Apparently I’m part of the ‘global majority’, now – what a load of nonsense
The term has come into vogue in progressive and academic circles, writes Sunder Katwala. But in many ways it is a step backwards for ethnic minorities, erasing their unique cultural heritage in the name of ‘inclusiveness’
Are you part of the “global majority”? I was surprised to hear that I am. There has been a sudden spike in recent weeks of the use of this novel term, which refers to people like me – those of us who are mixed race, Asian or Black in Britain today. Over the decades we have most often been called “ethnic minorities” – because white British people continue to make up three-quarters of the population.
The use of the term “global majority” seems to be intended to offer us an empowering upgrade. We may be part of a range of minority groups in Britain, but we would be part of an overwhelming majority – with 85 per cent of other people on the planet today – if we did share a group identity with all of the people around the world who are not white.
The umbrella group NCVO hope it will “decentre” whiteness – yet there is no global ethnic majority group, unless you take the incredibly white-centred view of the world that all non-white people are a group of their own.
The experience of being Black British in Bristol is different from the experience of being Black in a Black-majority Caribbean or African country. The experience of being a Muslim in a west European majority white country is different from being a Muslim in a country where Islam is the primary religion.
That is why so few of the 6.8 billion people in this suppose “global majority” will have heard anything about a term only used to talk about minorities in Britain and North America.
The reason we pay particular attention to minority rights and equal opportunities is that there are often greater risks of minorities facing prejudice or discrimination – sometimes direct, sometimes more subtle.
The global demographic is not relevant for equal opportunities (unless you are staffing the United Nations) – only the national, regional or local demographic is.
For example, UK universities need to have effective equal opportunities strategies for British students – ones based on geography, class and ethnicity. It is simply confusing to use the term “global majority” for Black and Asian British students, as if they form part of some abstract international group.
The term feels regressive despite its intentions, because British ethnic minorities – particularly those from a Commonwealth background – have placed a distinctly strong emphasis on their British identity. The writer Tomiwa Owolade has argued that it is important to understand that Black British people are as British as they are Black – often having more in common with other British people than with Black people in other regions.

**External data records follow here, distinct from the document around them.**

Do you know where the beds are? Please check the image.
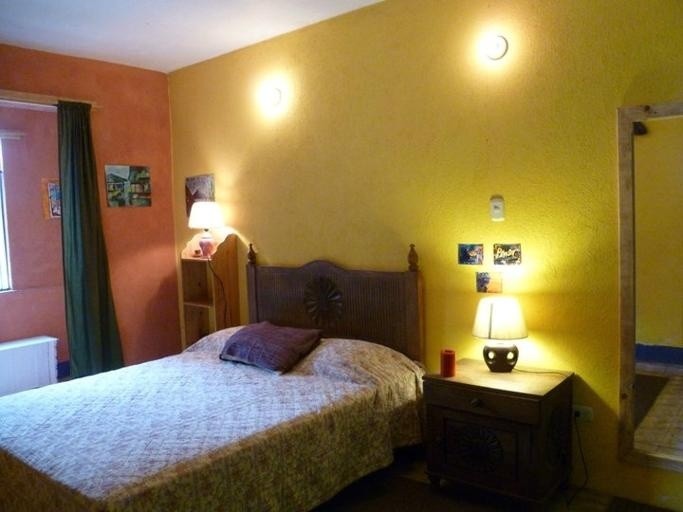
[0,242,431,512]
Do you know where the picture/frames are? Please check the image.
[41,176,64,221]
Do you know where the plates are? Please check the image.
[192,254,202,257]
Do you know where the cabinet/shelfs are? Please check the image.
[176,234,241,351]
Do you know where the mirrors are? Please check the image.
[616,100,683,476]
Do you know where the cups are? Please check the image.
[439,349,457,377]
[194,250,200,254]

The term “global majority” offers the opposite perspective – regarding third and fourth generation Britons as members of diaspora, more “other” than British.
How we talk about ethnicity often changes over time. The idea of “political Blackness”, which helped to forge black and Asian solidarity, made a lot of sense to pioneering anti-racism activists taking on the prejudices and racist violence of the 1970s. That had largely faded away by the time I was a student in the 1990s – most British Asians did not identify as Black. Being less under the cosh made that less necessary, enabling people to rebalance shared goals in tackling racism and discrimination while embracing the specific national or faith heritage of our parents.
A message of the Black Lives Matter anti-racism protests in Britain was the need to pay attention to specific challenges of anti-Black racism and prejudice. There was a shift away from the use of the term “Bame”, and the lazy way it seemed to lump all minorities together.
The trend in charities and academia towards adopting the term “global majority communities” takes the opposite lesson. Research shows that most people prefer simple and familiar terms: “ethnic minority” still polled best when British Future research various terms in 2021.
Constant changes of terminology are often seen as confusing and distracting by those from minority and majority backgrounds alike. If there is going to be a change of terminology, it would be important to first find out how welcome that is to the broad groups of people it is trying to describe.